According to the OpenAFS message, what was the cause of the problem?

PAGE TEXT:
☆ ☆ ☆ ☆

[OpenAFS] Slow loading of virtually hosted web content

Kendrick Hernandez kendrick.hernandez@umbc.edu
Mon, 29 Nov 2021 13:11:44 -0500


--000000000000364f4105d1f16010
Content-Type: text/plain; charset="UTF-8"

Hi all,

Thanks for all the replies and info!

We were able to narrow the problem down to DNS timeouts from an internal
DNS server that had reached its limit for NF connection tracking. Once that
limit was increased, the issue went away.
Along with some forwarded insights from the folks at CMU and some isolated
testing, we were able to confirm that disabling dynamic root and DNS-based
server discovery on the cache manager also worked around issue.

Thanks again!
k-

On Fri, Nov 19, 2021 at 9:34 PM Jeffrey E Altman <jaltman@auristor.com>
wrote:

> On 11/10/2021 3:27 PM, Kendrick Hernandez (kendrick.hernandez@umbc.edu)

☆ ☆ ☆ ☆

EXERCISE DATA:

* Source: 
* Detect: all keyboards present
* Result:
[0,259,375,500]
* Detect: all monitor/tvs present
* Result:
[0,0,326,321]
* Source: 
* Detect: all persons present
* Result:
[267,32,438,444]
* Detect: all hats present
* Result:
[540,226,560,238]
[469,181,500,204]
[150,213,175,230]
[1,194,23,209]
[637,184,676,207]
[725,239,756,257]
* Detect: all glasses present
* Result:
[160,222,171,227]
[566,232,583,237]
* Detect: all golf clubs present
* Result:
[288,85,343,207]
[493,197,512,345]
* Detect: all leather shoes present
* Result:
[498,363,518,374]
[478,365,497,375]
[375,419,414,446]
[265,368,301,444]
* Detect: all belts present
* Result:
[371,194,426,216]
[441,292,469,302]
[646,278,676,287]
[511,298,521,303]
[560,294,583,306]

☆ ☆ ☆ ☆

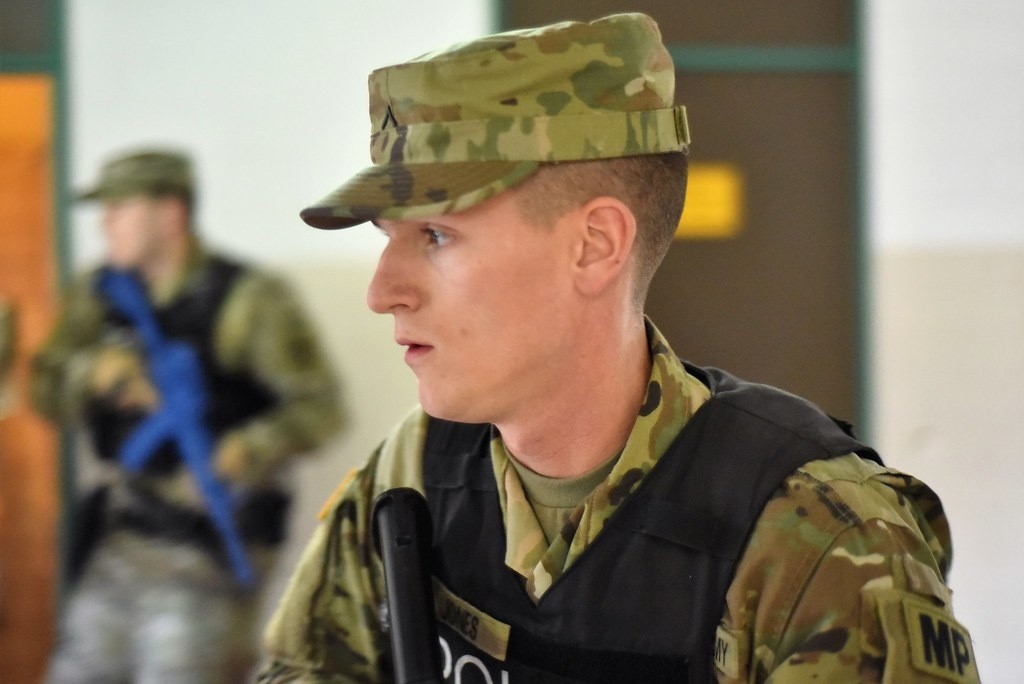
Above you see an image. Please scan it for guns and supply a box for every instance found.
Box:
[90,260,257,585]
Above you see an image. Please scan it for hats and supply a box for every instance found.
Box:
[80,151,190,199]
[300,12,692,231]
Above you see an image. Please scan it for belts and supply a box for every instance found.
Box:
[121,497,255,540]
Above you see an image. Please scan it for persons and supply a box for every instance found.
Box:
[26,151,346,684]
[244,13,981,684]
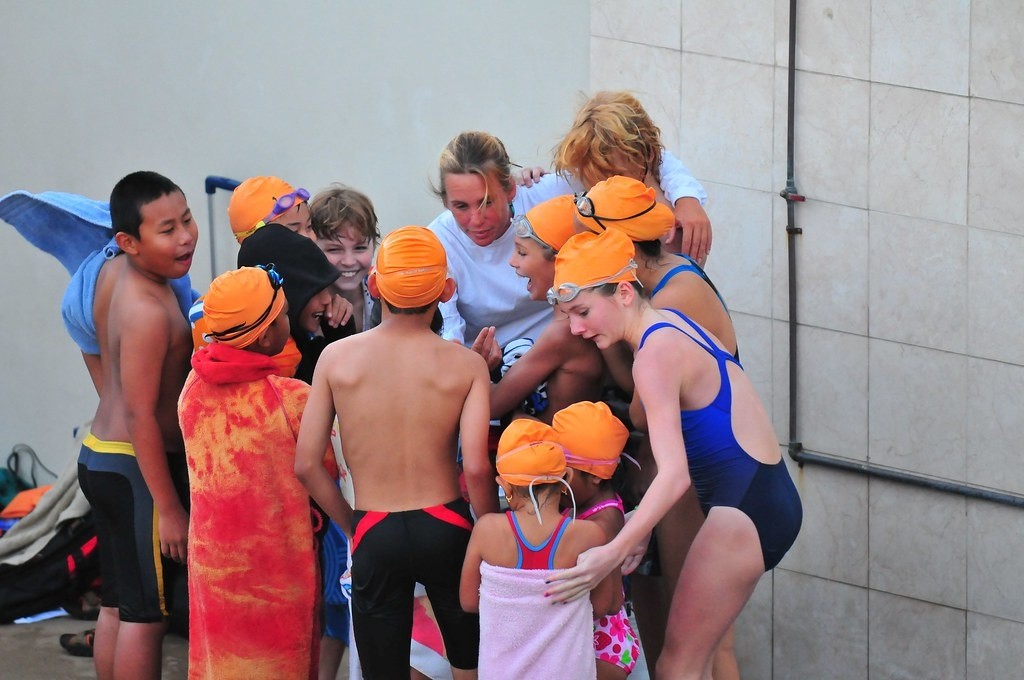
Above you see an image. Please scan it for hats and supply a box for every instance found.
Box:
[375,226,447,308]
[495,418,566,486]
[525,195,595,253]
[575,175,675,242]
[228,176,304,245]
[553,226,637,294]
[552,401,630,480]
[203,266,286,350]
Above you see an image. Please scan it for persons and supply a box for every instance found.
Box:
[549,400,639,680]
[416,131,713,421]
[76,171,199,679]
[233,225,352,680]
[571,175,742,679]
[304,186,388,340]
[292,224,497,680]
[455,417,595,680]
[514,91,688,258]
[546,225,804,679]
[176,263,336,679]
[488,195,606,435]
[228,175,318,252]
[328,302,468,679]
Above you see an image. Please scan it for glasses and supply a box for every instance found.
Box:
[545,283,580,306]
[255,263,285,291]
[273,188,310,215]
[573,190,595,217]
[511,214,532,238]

☆ ☆ ☆ ☆

RESPONSE TO THIS TASK: DNS timeouts from an internal DNS server that had reached its limit for NF connection tracking.